GIVEN REQUEST:
Set out the lines of the listing below as a numbered list, skipping blank lines. Begin at the first line of the listing and stop after the line that contains "278 centimetres".
--- EXERCISE INPUTS ---
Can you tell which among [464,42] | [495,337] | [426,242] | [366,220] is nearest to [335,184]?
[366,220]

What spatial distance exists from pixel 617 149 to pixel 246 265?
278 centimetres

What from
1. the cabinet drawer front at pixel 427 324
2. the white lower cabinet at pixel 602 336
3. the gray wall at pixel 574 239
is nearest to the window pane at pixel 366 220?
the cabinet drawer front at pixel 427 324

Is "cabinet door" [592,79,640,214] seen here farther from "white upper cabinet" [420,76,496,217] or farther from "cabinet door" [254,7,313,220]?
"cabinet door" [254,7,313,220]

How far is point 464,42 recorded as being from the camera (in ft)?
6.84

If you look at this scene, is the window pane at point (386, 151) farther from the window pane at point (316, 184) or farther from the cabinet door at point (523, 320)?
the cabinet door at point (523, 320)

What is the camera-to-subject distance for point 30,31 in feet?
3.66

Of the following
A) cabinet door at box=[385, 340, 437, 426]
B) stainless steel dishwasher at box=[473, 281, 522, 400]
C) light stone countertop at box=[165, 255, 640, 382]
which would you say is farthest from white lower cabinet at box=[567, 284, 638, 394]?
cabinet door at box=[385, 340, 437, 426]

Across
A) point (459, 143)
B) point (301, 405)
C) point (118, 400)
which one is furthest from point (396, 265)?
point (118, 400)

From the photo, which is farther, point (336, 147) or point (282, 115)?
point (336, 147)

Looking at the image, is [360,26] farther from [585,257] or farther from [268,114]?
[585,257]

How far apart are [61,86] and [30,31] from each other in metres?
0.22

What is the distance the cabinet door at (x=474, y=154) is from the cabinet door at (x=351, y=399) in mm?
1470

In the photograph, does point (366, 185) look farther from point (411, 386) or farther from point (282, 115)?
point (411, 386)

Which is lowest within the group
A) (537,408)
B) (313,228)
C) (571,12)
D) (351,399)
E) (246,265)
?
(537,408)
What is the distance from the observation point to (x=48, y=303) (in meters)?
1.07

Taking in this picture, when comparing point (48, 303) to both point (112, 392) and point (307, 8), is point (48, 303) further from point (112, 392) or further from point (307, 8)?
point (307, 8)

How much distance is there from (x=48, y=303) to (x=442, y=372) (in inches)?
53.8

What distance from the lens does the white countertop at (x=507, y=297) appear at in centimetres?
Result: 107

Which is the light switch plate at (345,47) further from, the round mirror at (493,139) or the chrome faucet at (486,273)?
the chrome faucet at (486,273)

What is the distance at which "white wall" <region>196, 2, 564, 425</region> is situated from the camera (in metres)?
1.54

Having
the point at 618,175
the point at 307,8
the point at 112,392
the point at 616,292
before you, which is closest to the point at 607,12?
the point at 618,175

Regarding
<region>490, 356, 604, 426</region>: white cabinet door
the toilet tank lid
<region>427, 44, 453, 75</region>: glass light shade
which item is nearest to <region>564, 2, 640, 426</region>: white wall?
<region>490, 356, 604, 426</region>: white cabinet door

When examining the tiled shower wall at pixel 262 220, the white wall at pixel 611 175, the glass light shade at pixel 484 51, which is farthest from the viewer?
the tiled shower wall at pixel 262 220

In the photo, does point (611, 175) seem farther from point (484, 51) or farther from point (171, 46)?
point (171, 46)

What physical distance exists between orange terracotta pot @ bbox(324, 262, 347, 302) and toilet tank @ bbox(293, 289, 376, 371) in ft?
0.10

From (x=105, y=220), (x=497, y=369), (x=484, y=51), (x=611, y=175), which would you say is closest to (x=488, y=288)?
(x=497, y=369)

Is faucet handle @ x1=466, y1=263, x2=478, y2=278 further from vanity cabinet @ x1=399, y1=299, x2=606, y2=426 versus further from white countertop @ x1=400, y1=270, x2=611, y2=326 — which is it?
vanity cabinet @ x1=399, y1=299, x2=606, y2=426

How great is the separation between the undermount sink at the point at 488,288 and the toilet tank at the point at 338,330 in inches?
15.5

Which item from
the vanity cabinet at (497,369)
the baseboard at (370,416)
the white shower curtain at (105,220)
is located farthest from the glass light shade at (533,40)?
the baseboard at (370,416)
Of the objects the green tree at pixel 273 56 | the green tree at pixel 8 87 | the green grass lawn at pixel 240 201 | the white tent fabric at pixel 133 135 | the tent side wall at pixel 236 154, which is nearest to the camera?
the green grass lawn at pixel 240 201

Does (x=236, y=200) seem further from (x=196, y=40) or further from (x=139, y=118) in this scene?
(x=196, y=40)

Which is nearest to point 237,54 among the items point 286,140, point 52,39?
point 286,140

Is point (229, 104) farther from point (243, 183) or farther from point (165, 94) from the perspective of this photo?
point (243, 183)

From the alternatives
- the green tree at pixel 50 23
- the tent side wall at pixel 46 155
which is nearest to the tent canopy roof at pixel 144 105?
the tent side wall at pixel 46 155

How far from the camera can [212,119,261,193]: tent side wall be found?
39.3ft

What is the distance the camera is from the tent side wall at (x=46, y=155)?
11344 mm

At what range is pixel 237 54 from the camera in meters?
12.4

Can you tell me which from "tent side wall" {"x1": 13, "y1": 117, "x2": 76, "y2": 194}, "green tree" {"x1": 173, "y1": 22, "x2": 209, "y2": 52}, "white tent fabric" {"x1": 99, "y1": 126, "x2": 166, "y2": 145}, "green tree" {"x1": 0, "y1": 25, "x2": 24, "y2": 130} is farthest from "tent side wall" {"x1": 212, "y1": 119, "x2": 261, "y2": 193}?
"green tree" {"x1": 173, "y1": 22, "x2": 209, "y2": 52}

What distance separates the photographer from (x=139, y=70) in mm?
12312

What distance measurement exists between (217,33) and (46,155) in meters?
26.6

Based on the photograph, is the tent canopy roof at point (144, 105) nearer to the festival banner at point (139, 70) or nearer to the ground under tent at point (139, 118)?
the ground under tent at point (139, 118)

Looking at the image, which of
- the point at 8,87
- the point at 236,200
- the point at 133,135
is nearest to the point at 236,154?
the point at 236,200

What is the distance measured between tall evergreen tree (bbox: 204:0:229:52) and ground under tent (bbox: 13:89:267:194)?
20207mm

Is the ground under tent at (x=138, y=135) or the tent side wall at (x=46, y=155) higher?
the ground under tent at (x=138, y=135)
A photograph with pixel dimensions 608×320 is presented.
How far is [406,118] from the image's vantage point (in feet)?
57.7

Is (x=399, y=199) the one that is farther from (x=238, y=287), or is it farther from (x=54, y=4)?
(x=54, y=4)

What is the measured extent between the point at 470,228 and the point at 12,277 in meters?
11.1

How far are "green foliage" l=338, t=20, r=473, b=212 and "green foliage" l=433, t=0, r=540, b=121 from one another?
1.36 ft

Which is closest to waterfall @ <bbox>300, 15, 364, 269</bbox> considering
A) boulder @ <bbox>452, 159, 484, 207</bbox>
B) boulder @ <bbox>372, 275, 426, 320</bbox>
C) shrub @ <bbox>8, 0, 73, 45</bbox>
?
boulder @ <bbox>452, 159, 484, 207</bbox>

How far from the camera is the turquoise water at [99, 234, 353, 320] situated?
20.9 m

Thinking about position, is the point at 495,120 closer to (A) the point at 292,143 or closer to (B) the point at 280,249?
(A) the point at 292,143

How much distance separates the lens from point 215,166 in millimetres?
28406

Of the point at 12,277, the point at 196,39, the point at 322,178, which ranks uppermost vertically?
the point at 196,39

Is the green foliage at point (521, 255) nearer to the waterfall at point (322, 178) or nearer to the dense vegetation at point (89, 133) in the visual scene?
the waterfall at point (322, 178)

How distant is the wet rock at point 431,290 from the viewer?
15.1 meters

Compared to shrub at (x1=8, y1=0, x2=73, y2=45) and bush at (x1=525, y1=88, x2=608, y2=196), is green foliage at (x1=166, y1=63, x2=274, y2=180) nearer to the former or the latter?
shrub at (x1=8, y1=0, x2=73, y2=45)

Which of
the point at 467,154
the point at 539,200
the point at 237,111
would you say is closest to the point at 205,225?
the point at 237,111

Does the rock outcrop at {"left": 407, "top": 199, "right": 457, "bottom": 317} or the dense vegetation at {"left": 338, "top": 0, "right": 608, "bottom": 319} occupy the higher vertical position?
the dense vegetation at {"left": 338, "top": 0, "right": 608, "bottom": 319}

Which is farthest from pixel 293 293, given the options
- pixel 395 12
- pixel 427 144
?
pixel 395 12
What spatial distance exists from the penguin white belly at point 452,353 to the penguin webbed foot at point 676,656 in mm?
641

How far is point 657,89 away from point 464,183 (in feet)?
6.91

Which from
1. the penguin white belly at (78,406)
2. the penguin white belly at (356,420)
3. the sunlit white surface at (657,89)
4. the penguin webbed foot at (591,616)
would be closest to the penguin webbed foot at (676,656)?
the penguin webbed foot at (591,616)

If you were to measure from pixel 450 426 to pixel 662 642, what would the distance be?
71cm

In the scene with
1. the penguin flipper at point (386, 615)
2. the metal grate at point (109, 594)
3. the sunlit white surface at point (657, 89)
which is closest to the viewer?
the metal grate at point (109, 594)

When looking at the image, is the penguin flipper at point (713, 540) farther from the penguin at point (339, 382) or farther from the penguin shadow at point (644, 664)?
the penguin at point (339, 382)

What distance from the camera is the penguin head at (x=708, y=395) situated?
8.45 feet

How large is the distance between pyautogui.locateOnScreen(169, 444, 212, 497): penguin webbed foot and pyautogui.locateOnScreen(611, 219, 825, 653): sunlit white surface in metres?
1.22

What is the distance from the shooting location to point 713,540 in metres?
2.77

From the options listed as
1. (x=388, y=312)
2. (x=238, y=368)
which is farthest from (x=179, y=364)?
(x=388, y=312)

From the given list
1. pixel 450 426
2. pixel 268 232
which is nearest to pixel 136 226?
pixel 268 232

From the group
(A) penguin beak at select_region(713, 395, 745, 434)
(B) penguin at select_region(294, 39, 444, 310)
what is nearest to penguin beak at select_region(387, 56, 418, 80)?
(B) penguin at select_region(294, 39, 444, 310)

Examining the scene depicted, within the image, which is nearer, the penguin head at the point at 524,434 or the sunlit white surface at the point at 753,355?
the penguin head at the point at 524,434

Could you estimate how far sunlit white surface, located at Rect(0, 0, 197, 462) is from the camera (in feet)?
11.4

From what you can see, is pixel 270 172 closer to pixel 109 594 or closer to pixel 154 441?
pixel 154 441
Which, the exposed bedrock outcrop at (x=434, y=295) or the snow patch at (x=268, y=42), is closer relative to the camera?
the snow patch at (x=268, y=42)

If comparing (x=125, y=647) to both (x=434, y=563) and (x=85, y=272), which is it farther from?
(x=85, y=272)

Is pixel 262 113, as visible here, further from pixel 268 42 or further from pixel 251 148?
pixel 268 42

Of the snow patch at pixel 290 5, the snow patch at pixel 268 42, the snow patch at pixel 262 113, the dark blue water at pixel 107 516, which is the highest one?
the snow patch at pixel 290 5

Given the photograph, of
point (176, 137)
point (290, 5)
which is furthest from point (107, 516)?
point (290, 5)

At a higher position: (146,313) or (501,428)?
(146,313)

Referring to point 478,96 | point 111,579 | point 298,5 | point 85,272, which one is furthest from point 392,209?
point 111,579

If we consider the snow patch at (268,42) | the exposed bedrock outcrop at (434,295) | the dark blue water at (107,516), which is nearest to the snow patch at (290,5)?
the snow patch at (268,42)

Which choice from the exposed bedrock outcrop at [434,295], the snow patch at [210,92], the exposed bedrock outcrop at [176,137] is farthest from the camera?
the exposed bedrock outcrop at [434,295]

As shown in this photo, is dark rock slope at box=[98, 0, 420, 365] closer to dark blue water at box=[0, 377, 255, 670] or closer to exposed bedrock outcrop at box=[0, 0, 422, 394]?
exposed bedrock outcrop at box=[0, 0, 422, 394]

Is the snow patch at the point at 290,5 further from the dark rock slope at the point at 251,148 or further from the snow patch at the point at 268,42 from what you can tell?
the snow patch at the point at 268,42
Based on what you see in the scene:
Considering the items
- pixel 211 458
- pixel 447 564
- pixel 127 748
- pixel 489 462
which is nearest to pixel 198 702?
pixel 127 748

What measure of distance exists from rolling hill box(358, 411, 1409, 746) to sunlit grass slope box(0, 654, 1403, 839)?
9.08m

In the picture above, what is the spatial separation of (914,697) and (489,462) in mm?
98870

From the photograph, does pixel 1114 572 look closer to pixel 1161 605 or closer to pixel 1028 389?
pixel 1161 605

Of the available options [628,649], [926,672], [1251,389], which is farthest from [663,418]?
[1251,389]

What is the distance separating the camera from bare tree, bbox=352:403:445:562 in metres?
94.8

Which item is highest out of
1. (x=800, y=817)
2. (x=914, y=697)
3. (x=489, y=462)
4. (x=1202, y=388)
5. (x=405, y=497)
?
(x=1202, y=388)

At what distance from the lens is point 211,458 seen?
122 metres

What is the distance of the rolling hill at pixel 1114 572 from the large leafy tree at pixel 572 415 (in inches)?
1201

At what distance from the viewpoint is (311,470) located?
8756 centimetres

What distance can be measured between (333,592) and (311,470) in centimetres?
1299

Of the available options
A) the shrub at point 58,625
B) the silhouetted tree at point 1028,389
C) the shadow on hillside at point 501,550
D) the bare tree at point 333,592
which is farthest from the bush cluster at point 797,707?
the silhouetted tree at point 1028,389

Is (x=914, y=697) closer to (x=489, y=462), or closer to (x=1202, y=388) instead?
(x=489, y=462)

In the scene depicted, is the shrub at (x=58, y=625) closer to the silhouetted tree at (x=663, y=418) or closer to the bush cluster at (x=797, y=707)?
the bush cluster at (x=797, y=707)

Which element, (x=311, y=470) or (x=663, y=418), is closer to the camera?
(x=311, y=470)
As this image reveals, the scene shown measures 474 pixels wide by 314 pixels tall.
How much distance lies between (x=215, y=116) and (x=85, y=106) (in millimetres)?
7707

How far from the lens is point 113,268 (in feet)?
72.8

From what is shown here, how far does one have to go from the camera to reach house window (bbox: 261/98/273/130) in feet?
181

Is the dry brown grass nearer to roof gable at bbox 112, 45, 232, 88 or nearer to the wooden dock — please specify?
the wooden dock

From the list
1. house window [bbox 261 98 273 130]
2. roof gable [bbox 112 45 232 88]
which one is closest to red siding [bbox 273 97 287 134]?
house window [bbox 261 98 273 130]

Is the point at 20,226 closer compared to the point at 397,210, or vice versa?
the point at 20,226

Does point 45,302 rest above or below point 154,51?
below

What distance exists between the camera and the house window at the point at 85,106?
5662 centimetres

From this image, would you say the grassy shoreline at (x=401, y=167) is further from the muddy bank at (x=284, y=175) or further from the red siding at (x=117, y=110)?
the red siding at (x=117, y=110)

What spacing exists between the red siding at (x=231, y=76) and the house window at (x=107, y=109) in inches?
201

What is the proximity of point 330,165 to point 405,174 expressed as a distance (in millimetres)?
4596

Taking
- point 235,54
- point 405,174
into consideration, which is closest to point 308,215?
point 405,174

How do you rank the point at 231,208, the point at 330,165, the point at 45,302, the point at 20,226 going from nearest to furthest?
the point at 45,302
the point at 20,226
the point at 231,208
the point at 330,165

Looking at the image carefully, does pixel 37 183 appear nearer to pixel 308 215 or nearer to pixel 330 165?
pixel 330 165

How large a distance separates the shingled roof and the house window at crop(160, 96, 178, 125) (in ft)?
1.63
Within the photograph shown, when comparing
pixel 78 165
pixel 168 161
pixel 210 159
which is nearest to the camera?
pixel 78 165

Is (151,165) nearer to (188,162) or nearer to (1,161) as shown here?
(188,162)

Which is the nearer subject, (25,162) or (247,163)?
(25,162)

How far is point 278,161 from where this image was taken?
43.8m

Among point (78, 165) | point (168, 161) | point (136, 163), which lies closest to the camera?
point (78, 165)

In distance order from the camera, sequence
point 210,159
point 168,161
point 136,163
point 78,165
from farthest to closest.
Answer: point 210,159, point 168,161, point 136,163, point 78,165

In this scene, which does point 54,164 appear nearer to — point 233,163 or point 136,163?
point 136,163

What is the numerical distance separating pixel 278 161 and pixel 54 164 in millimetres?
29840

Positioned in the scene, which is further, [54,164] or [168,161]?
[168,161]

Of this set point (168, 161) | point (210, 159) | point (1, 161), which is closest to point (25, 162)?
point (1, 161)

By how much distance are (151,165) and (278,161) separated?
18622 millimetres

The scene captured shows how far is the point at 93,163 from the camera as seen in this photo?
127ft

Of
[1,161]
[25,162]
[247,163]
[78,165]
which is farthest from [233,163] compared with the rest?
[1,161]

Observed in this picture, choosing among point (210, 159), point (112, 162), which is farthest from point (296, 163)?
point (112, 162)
---
TASK ANSWER:
1. Can you tell which among [464,42] | [495,337] | [426,242] | [366,220] is nearest to [335,184]?
2. [366,220]
3. What spatial distance exists from pixel 617 149 to pixel 246 265?
4. 278 centimetres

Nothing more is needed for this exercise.